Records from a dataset

──────────

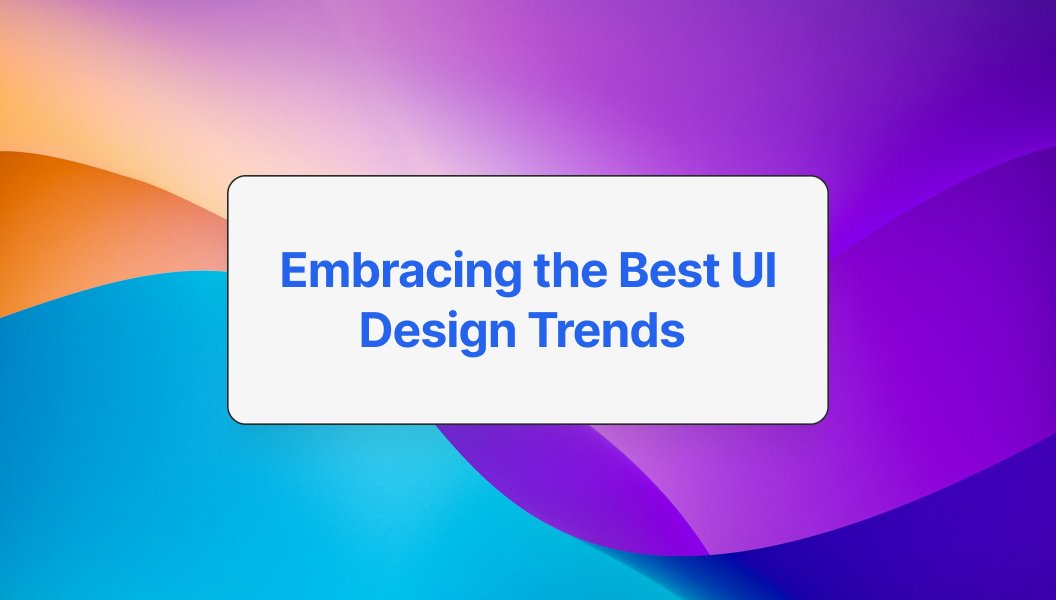 Embracing the Best UI Design Trends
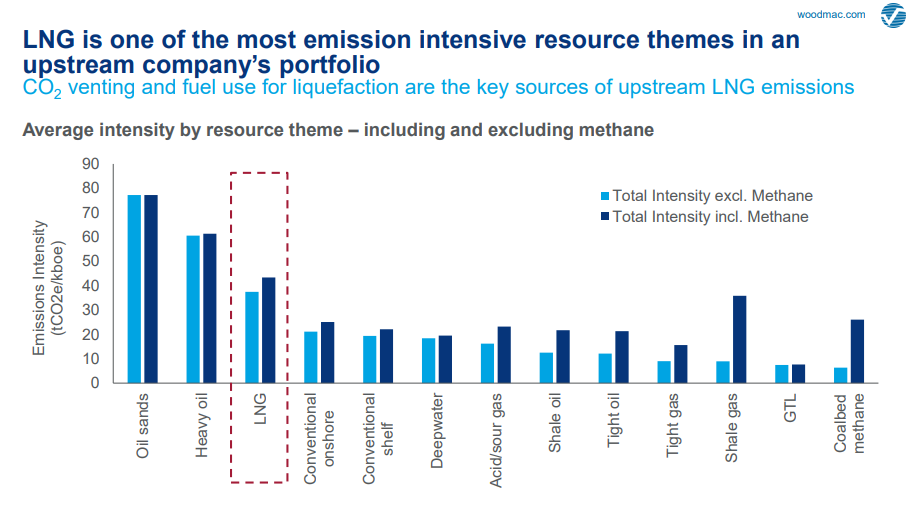 woodmac.com

LNG is one of the most emission intensive resource themes in an upstream company's portfolio

$CO_2$ venting and fuel use for liquefaction are the key sources of upstream LNG emissions

Average intensity by resource theme – including and excluding methane

Emissions Intensity (tCO2e/kboe)

90
80
70
60
50
40
30
20
10
0

Total Intensity excl. Methane
Total Intensity incl. Methane

Oil sands
Heavy oil
LNG
Conventional onshore
Conventional shelf
Deepwater
Acid/sour gas
Shale oil
Tight oil
Tight gas
Shale gas
GTL
Coalbed methane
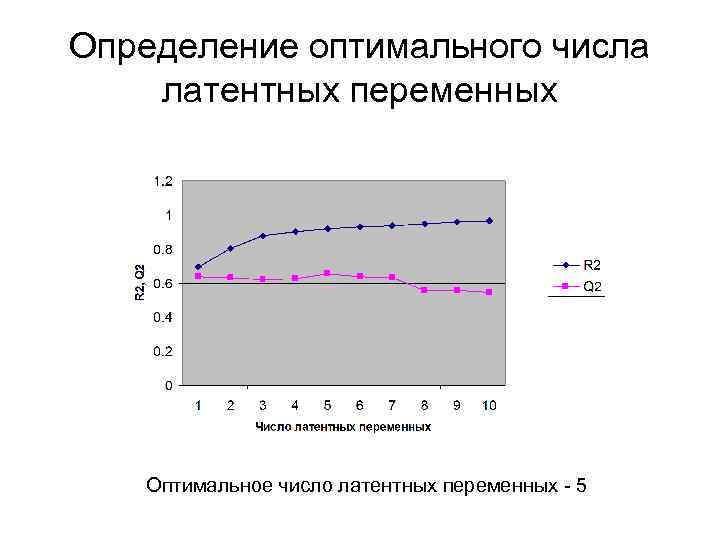 Определение оптимального числа латентных переменных

1.2
1
0.8
0.6
0.4
0.2
0

R2, Q2

1 2 3 4 5 6 7 8 9 10

Число латентных переменных

R2
Q2

Оптимальное число латентных переменных - 5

──────────

Would you give the records again exactly, dropping the pictures?

◆ **EXERCISE RESULT**:
 Embracing the Best UI Design Trends
 woodmac.com

LNG is one of the most emission intensive resource themes in an upstream company's portfolio

$CO_2$ venting and fuel use for liquefaction are the key sources of upstream LNG emissions

Average intensity by resource theme – including and excluding methane

Emissions Intensity (tCO2e/kboe)

90
80
70
60
50
40
30
20
10
0

Total Intensity excl. Methane
Total Intensity incl. Methane

Oil sands
Heavy oil
LNG
Conventional onshore
Conventional shelf
Deepwater
Acid/sour gas
Shale oil
Tight oil
Tight gas
Shale gas
GTL
Coalbed methane
 Определение оптимального числа латентных переменных

1.2
1
0.8
0.6
0.4
0.2
0

R2, Q2

1 2 3 4 5 6 7 8 9 10

Число латентных переменных

R2
Q2

Оптимальное число латентных переменных - 5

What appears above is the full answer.